De volgende ochtend hoef ik de tent niet uit om te weten dat deze is opgeslokt door de mist. Terwijl ik de Bushbuddy weer opstook en het ontbijt klaarmaak, lost de mist zich maar beetje bij beetje op. Langzaam spreidt het meer zich voor mij uit en aan de overkant worden de toppen van de bomen reeds zichtbaar. Nadat ik vertrokken ben, raak ik even de grens van Töfsingdalen National Park aan bij een informatiebord. Even verderop maak ik nog een praatje met de Belgen en vervolgens begin ik zoetjes aan met de beklimming van Olåsen. De Noor die ik bij aanvang nog kort begroet, is de laatste menselijke ziel die ik de komende anderhalve dag zal zien. De wildernis begint.

□ □ □ □ □

SCHRIFTELIJKE OPDRACHTEN:
(1) Neem uit het fragment over de wandeltocht bij Töfsingdalen het stuk over dat begint bij "De volgende ochtend" en eindigt bij "De wildernis begint.".
(2) Bij de grens van welk nationaal park komt de ik-figuur in het fragment over de wandeltocht langs een informatiebord?
(3) Schrijf het vervolg op het fragment over de wandeltocht bij Töfsingdalen, aansluitend op de laatste zin.

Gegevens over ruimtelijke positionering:
□ □ □ □ □

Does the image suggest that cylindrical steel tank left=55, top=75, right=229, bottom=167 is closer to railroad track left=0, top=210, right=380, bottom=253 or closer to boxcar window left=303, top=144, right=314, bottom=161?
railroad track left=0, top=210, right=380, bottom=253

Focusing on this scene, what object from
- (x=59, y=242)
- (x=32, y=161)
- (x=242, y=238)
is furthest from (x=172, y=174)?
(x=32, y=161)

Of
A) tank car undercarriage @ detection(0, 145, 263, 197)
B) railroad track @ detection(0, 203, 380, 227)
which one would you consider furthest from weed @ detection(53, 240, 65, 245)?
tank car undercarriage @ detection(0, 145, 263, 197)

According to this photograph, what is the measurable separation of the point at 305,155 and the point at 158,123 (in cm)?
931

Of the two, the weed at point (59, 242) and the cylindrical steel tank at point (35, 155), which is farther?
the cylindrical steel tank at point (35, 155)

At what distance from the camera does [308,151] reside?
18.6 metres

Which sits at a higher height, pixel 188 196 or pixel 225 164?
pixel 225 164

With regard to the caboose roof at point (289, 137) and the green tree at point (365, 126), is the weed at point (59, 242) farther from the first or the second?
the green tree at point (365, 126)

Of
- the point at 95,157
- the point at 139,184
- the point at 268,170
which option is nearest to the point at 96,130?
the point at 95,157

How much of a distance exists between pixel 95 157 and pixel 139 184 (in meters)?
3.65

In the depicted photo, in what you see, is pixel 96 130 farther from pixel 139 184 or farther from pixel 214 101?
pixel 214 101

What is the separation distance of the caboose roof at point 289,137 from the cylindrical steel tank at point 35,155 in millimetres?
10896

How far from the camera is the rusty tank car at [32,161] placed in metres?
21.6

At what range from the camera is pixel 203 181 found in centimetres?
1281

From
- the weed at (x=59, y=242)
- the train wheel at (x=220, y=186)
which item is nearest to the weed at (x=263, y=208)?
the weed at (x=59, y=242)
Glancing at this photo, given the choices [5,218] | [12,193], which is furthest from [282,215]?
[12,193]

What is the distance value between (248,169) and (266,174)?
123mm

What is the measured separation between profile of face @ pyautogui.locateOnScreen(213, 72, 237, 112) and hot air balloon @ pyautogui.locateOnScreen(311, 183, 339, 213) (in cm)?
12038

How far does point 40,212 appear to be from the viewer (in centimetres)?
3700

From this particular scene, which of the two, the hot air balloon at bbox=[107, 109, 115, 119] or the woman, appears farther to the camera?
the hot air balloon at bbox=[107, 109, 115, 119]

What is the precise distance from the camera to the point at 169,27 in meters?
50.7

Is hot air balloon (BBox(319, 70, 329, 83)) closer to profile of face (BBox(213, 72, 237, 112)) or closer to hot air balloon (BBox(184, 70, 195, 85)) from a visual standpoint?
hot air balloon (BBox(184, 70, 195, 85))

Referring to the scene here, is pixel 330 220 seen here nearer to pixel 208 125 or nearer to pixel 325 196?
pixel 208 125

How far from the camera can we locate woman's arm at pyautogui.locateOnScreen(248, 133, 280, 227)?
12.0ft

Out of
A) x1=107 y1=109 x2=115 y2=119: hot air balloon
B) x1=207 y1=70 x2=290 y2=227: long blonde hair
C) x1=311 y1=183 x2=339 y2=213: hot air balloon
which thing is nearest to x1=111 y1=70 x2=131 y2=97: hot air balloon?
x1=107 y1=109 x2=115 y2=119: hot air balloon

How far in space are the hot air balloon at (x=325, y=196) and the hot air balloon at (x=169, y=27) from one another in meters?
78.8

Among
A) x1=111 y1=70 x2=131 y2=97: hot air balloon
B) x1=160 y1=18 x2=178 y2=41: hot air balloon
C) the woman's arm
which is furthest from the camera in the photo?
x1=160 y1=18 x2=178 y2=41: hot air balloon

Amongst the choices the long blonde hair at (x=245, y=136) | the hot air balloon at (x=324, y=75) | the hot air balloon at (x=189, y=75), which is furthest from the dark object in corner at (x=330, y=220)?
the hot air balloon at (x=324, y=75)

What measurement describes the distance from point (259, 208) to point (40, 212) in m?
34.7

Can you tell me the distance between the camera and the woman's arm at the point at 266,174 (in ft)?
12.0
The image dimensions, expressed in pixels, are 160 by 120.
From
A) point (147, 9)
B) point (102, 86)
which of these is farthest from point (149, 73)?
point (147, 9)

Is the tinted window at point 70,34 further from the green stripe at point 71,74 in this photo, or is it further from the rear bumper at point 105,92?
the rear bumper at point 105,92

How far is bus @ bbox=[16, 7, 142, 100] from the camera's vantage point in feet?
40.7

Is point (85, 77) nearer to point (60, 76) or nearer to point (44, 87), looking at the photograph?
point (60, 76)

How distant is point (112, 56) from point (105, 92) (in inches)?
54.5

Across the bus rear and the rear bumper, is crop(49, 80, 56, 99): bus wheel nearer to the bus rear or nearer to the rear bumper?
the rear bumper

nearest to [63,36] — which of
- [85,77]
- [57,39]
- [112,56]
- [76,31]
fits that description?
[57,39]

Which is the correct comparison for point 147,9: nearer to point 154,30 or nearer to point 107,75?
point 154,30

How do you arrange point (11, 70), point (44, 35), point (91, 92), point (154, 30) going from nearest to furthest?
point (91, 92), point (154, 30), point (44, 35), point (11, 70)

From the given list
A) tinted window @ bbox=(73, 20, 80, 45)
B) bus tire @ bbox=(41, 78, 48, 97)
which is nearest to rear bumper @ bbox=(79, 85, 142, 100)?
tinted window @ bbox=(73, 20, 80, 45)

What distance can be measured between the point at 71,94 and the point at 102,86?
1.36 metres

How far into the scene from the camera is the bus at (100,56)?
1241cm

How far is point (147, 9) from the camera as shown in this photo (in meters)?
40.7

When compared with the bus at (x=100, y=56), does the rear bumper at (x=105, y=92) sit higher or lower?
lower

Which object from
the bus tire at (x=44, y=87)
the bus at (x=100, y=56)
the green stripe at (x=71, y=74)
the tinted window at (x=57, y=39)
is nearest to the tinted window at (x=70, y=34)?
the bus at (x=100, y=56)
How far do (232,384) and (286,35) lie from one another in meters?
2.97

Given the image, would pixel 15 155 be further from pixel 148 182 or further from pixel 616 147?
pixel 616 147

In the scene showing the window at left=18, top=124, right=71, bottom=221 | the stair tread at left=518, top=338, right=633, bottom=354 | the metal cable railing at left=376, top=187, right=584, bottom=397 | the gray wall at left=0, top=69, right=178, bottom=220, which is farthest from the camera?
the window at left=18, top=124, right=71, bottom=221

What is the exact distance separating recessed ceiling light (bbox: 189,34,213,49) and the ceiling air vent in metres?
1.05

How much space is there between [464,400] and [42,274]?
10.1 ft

□ □ □ □ □

ANTWOORDEN PER OPDRACHT:
(1)
De volgende ochtend hoef ik de tent niet uit om te weten dat deze is opgeslokt door de mist. Terwijl ik de Bushbuddy weer opstook en het ontbijt klaarmaak, lost de mist zich maar beetje bij beetje op. Langzaam spreidt het meer zich voor mij uit en aan de overkant worden de toppen van de bomen reeds zichtbaar. Nadat ik vertrokken ben, raak ik even de grens van Töfsingdalen National Park aan bij een informatiebord. Even verderop maak ik nog een praatje met de Belgen en vervolgens begin ik zoetjes aan met de beklimming van Olåsen. De Noor die ik bij aanvang nog kort begroet, is de laatste menselijke ziel die ik de komende anderhalve dag zal zien. De wildernis begint.

(2) Töfsingdalen National Park.

(3)
Aanvankelijk is de klim een makkie. Een mooi pad meandert door een gemengd bos van naaldbomen en berken in volle herfstkleuren. Daartussen rode en felgroene kleuren van bessen en rendiermos. Het pad wordt ruiger zodra ik naar rechts afsla en Kungsleden verlaat. Regelmatig moet ik klauteren tussen de rotsblokken die het natuurgebied kenmerken. Even over het hoogste punt van de bergkam op Olåsen rust ik een momentje uit en geniet van het nieuwe uitzicht aan de andere kant van de berg. De reis gaat langzaam verder naar beneden en de vegetatie verandert. Het ruige pad verruilt zich voor een vriendelijk pad door een mooi berkenbos waar een kabbelend riviertje zich een weg naar het meer Töfsingen baant. Daarna keert het vertrouwde gemengde bos weer terug.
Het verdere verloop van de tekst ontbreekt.